*** PROVIDED TEXT Section Begins ***
We would like to give you an initial overview of the intended tax incentives, simplifications and measures to increase efficiency (extract):

 

Simplification of tax law, in particular payroll accounting and employee tax assessment

  • The Federal Government is committed to simplifying the Income Tax Act, payroll accounting and employee tax assessment.
  • Work on the recodification of the Income Tax Act will be continued with the aim of enacting a new Income Tax Act.
  • The aim is to introduce a comprehensive package of measures to simplify, reduce bureaucracy and digitalise payroll accounting and employee assessment.
  • Employee tax assessment is to be simplified by, among other things, reviewing the amount of the tax-free allowance and the flat-rate allowance for income-related expenses and reforming extraordinary expenses.
  • The possibility of integrating the negative tax into payroll accounting in an unbureaucratic manner is being examined in order to improve visibility with the aim of creating positive incentives to work.
*** PROVIDED TEXT Section Ends ***
ACTIVITY 1:
Render this sentence from the tax incentives overview in Spanish: "Work on the recodification of the Income Tax Act will be continued with the aim of enacting a new Income Tax Act."
ACTIVITY 2:
According to the tax incentives overview, why is integrating the negative tax into payroll accounting being examined? Answer in one to three sentences.
ACTIVITY 3:
Print the passage of the tax incentives overview that begins at the words "We would like" and stops after "employee tax assessment.".
The short web captions after the tax incentives overview are not needed.
*** DATA SHOWN Section Begins ***
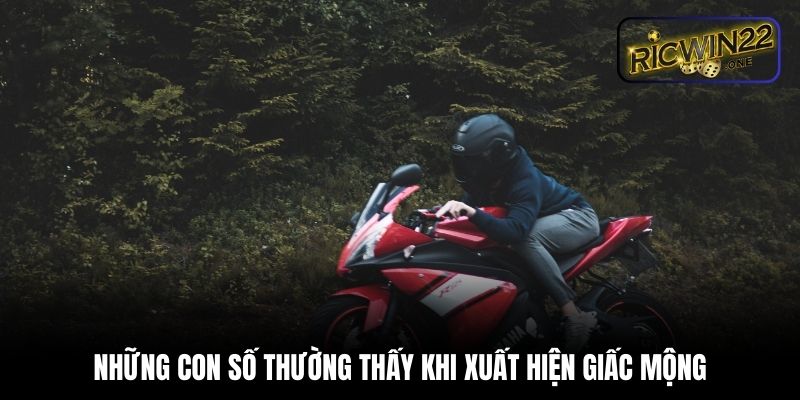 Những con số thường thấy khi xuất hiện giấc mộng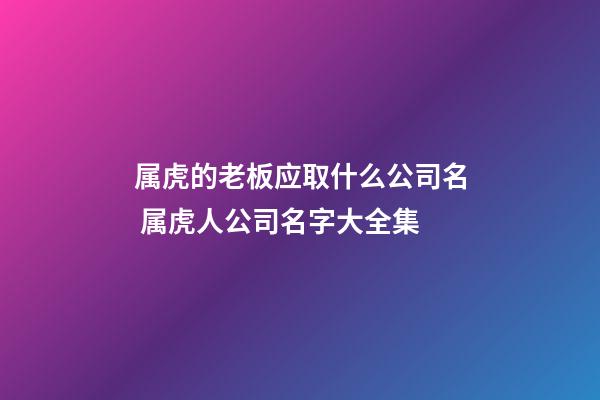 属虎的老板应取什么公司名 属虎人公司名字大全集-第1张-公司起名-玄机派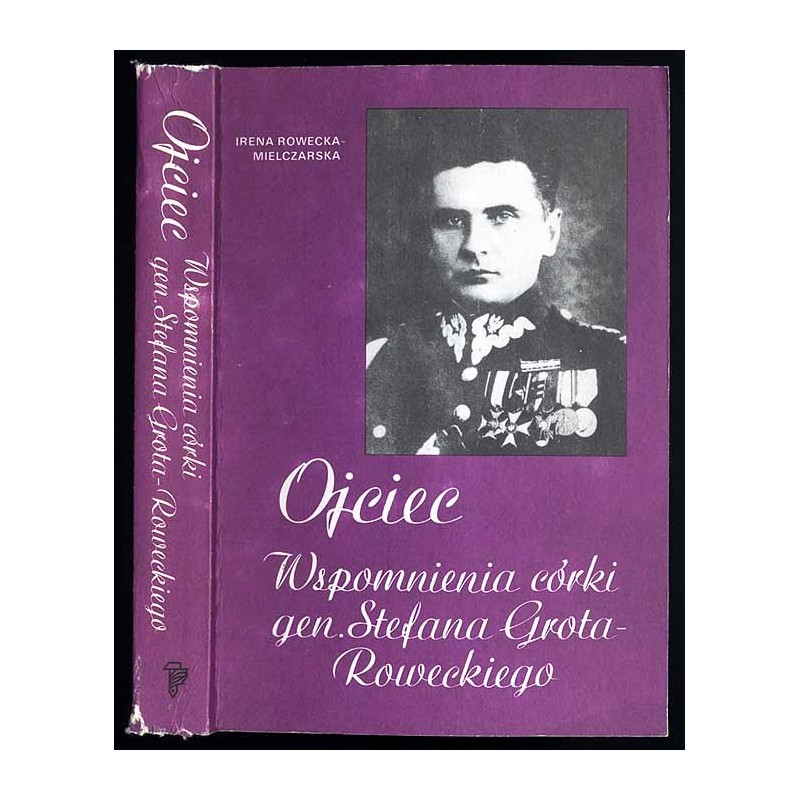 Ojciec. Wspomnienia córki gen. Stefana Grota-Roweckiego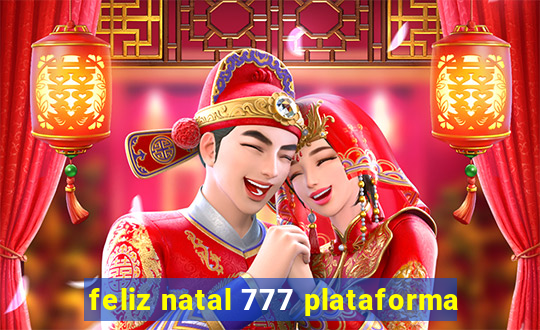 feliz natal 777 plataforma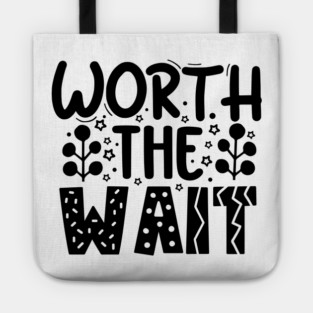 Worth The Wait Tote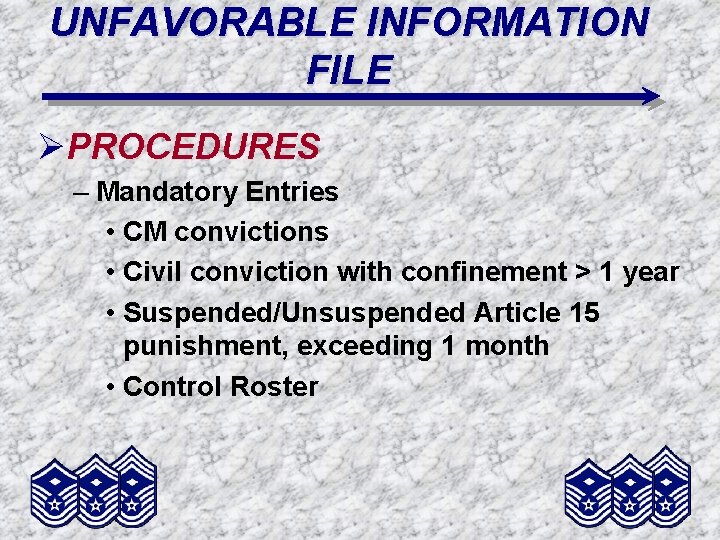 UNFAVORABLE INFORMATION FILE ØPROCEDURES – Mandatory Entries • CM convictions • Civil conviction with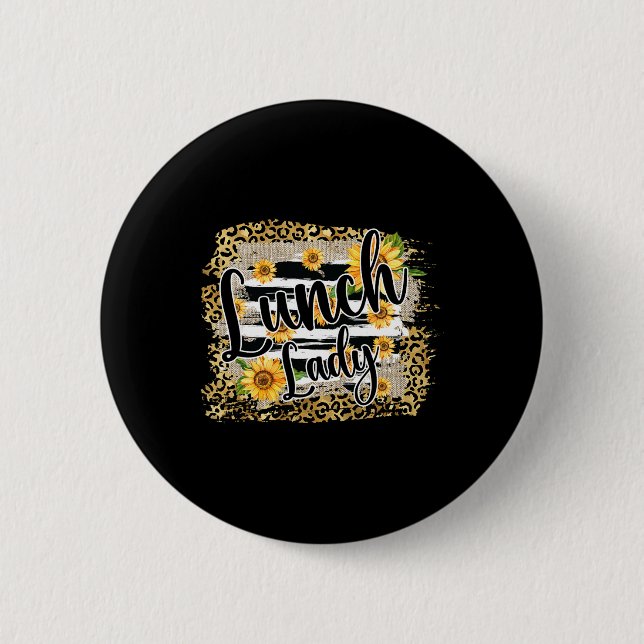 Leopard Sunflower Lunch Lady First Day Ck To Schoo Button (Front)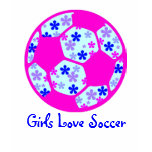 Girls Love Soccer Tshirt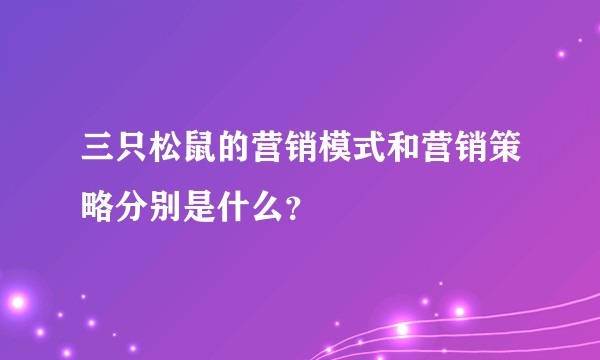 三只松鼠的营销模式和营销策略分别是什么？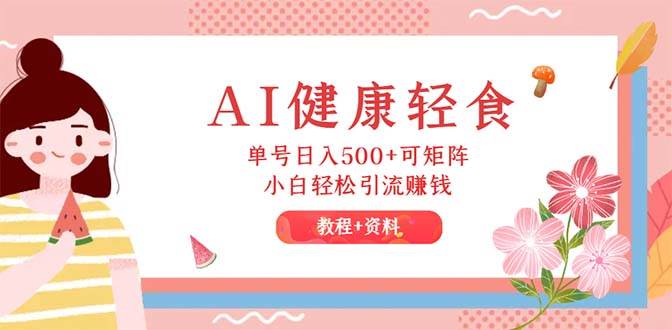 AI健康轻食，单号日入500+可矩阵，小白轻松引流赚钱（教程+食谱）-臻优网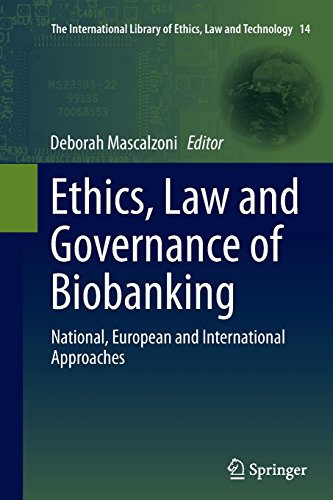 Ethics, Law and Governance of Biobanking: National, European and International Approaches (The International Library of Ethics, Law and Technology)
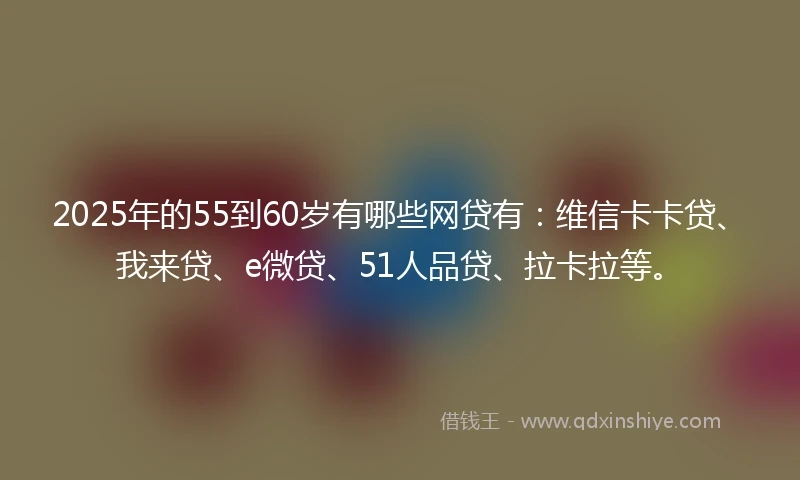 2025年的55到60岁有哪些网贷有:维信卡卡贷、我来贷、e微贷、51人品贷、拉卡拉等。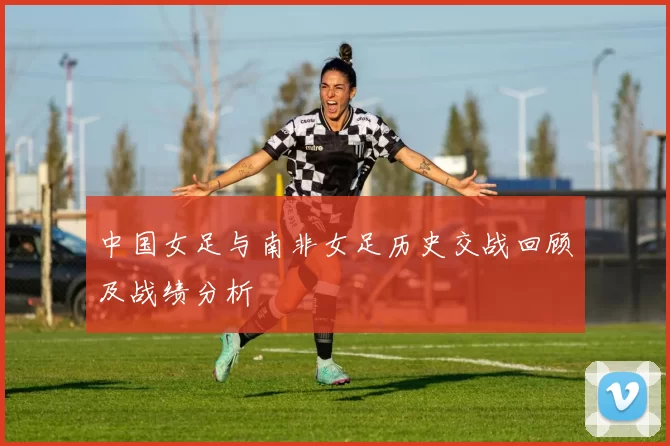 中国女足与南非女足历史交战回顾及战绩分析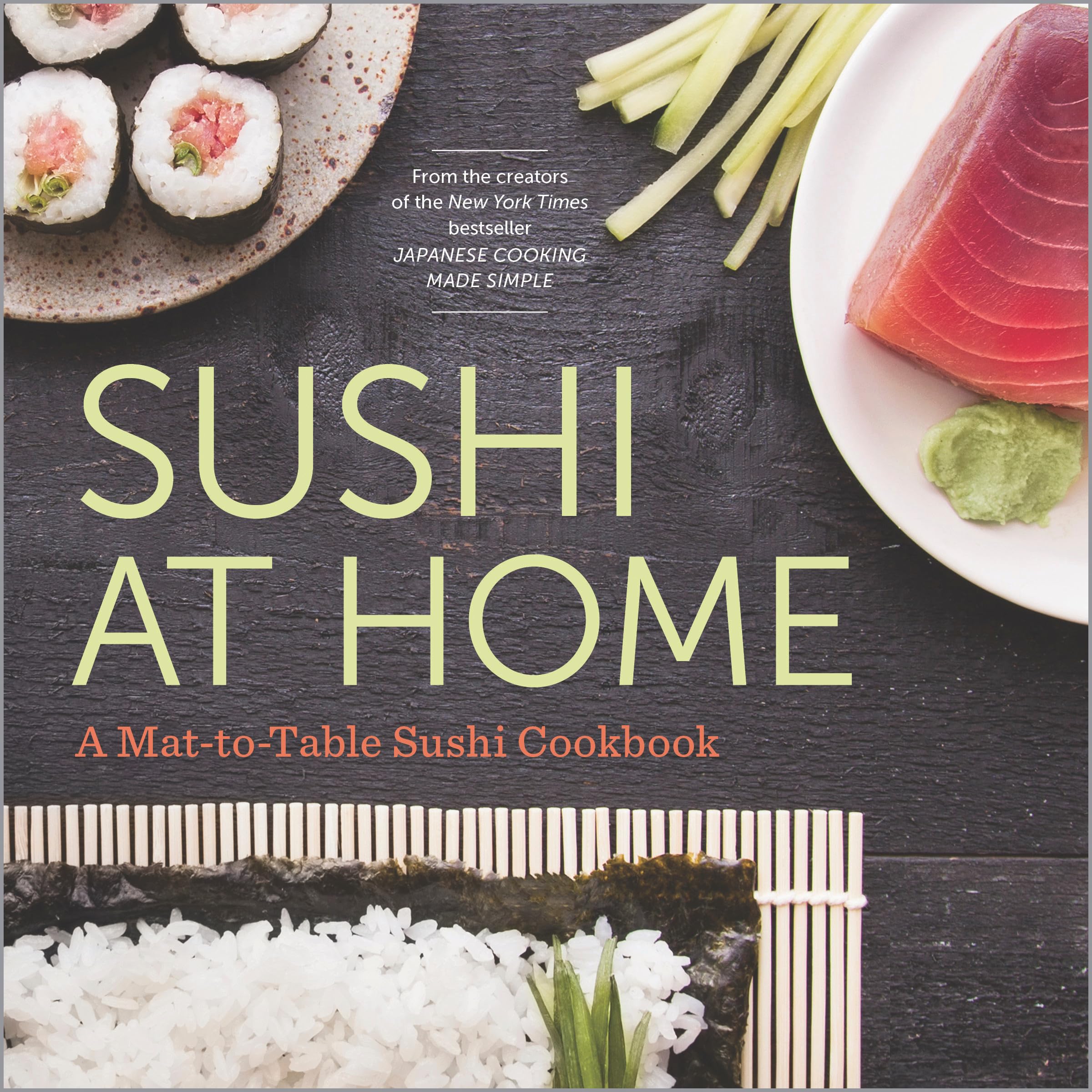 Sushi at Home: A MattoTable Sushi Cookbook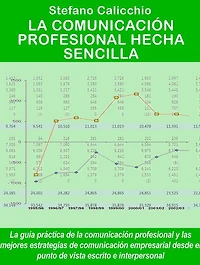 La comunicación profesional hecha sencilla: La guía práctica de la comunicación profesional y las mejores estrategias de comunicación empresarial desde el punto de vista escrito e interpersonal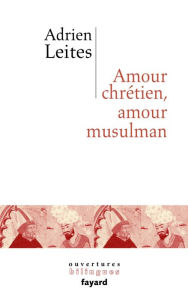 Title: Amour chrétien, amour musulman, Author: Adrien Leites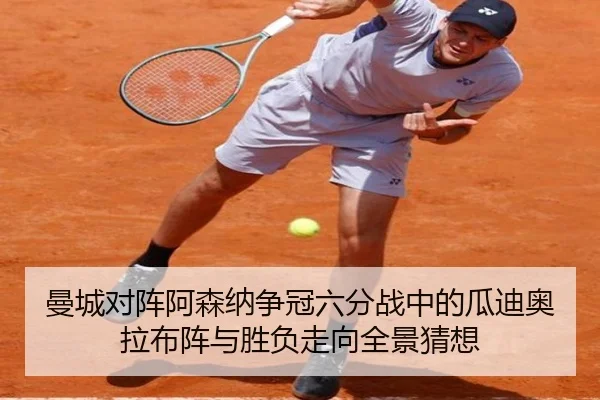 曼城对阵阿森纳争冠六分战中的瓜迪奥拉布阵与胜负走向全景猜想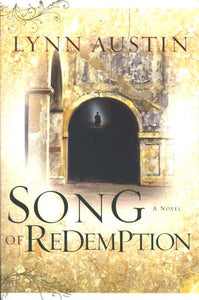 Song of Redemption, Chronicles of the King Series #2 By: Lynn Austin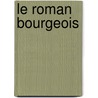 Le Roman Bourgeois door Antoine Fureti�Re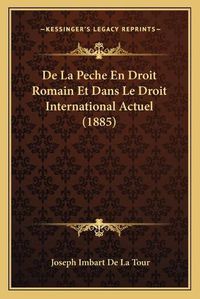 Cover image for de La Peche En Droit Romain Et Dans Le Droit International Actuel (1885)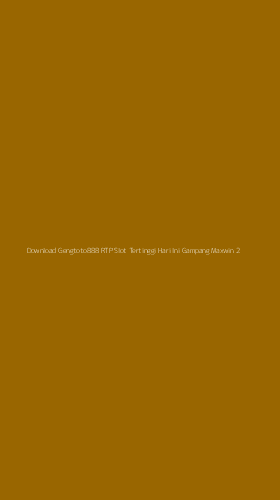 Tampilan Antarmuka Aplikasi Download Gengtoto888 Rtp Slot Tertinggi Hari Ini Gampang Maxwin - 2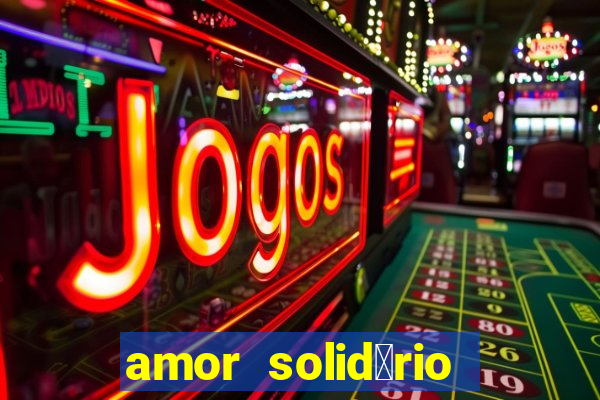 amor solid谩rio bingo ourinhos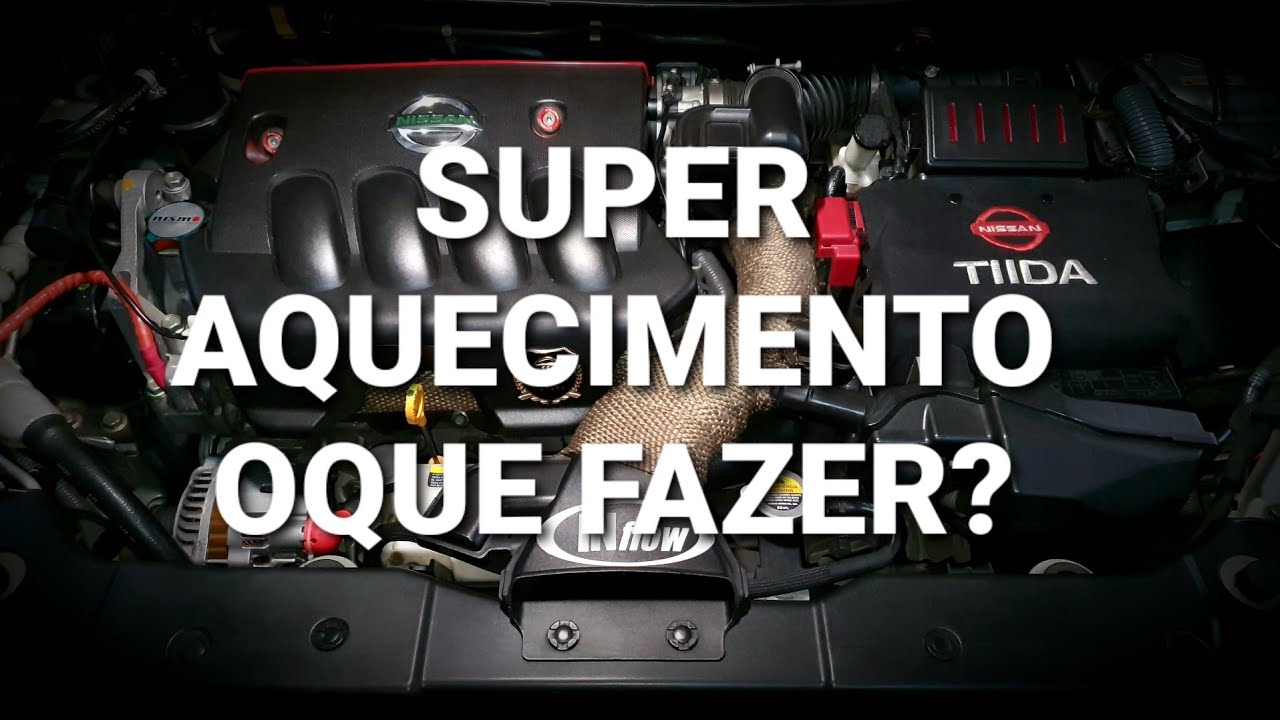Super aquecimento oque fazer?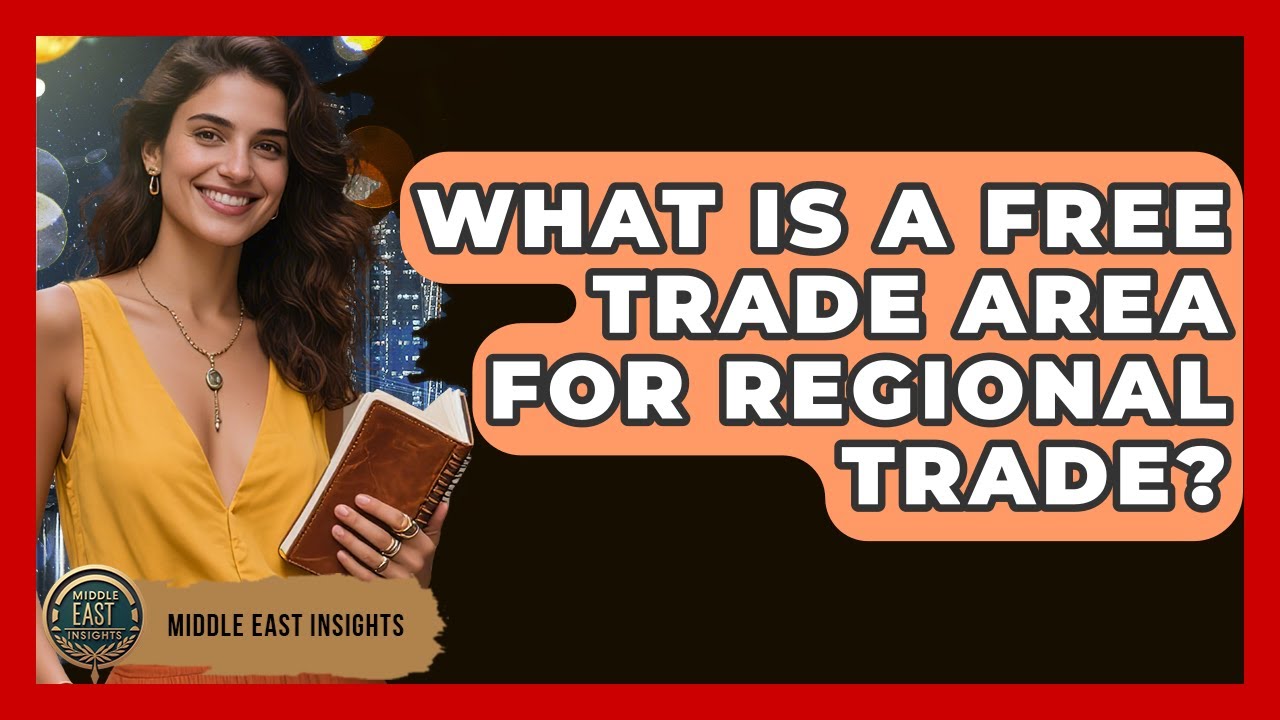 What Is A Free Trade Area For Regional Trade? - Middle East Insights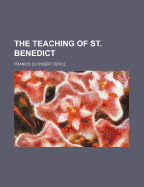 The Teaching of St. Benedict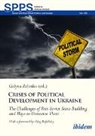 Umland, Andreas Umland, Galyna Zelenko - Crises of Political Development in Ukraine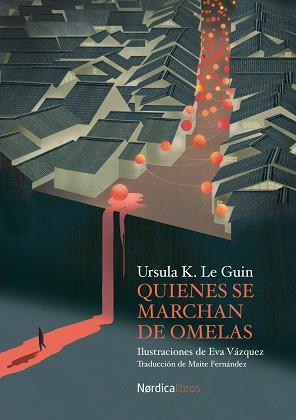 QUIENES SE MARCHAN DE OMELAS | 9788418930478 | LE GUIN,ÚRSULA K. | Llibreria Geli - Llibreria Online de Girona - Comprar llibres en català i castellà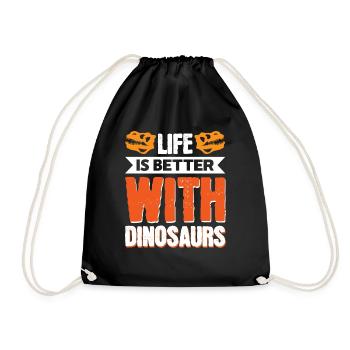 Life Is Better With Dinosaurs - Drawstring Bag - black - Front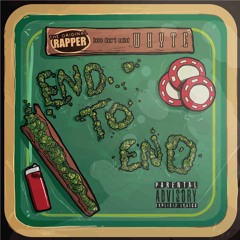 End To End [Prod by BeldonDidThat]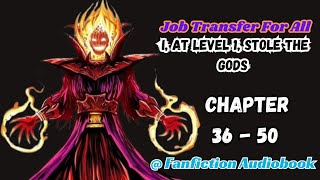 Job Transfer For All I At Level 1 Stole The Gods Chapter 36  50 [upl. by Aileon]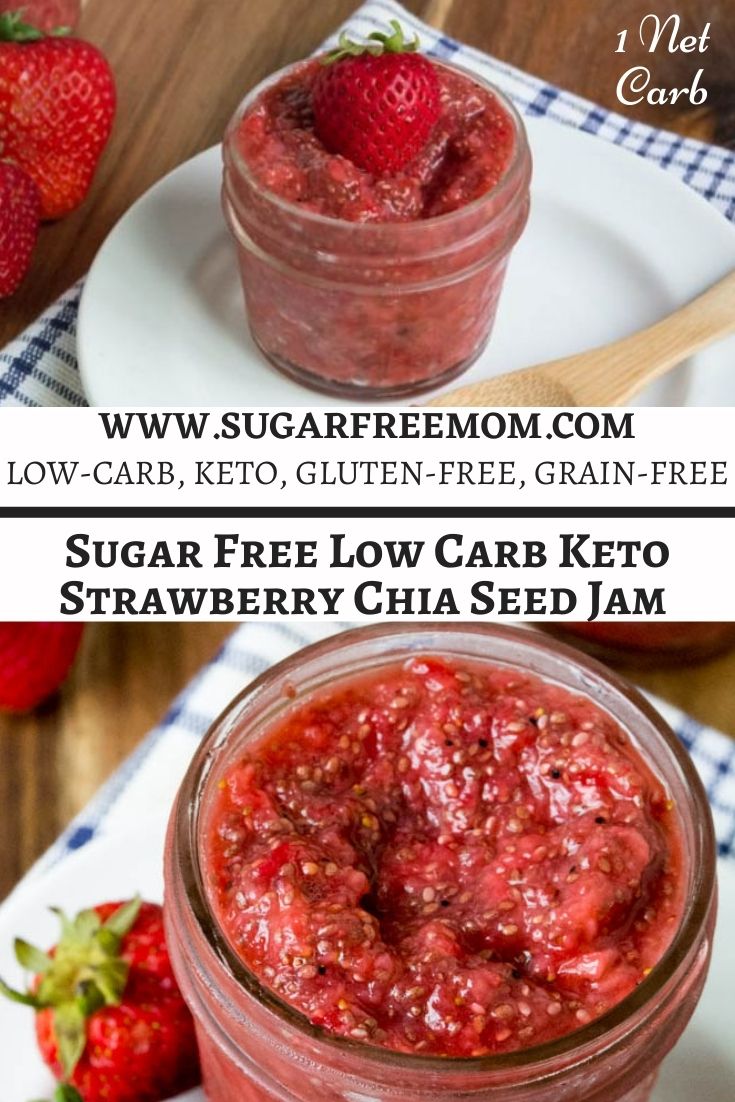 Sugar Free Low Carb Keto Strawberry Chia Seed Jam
*** DATA SHOWN Section Ends ***
EXERCISE SOLUTION 1:
Se continuará el trabajo de recodificación de la Ley del Impuesto sobre la Renta con el objetivo de promulgar una nueva Ley del Impuesto sobre la Renta.

EXERCISE SOLUTION 2:
The possibility of integrating the negative tax into payroll accounting in an unbureaucratic manner is being examined to improve its visibility. The aim is to create positive incentives to work.

EXERCISE SOLUTION 3:
We would like to give you an initial overview of the intended tax incentives, simplifications and measures to increase efficiency (extract):

 

Simplification of tax law, in particular payroll accounting and employee tax assessment

  • The Federal Government is committed to simplifying the Income Tax Act, payroll accounting and employee tax assessment.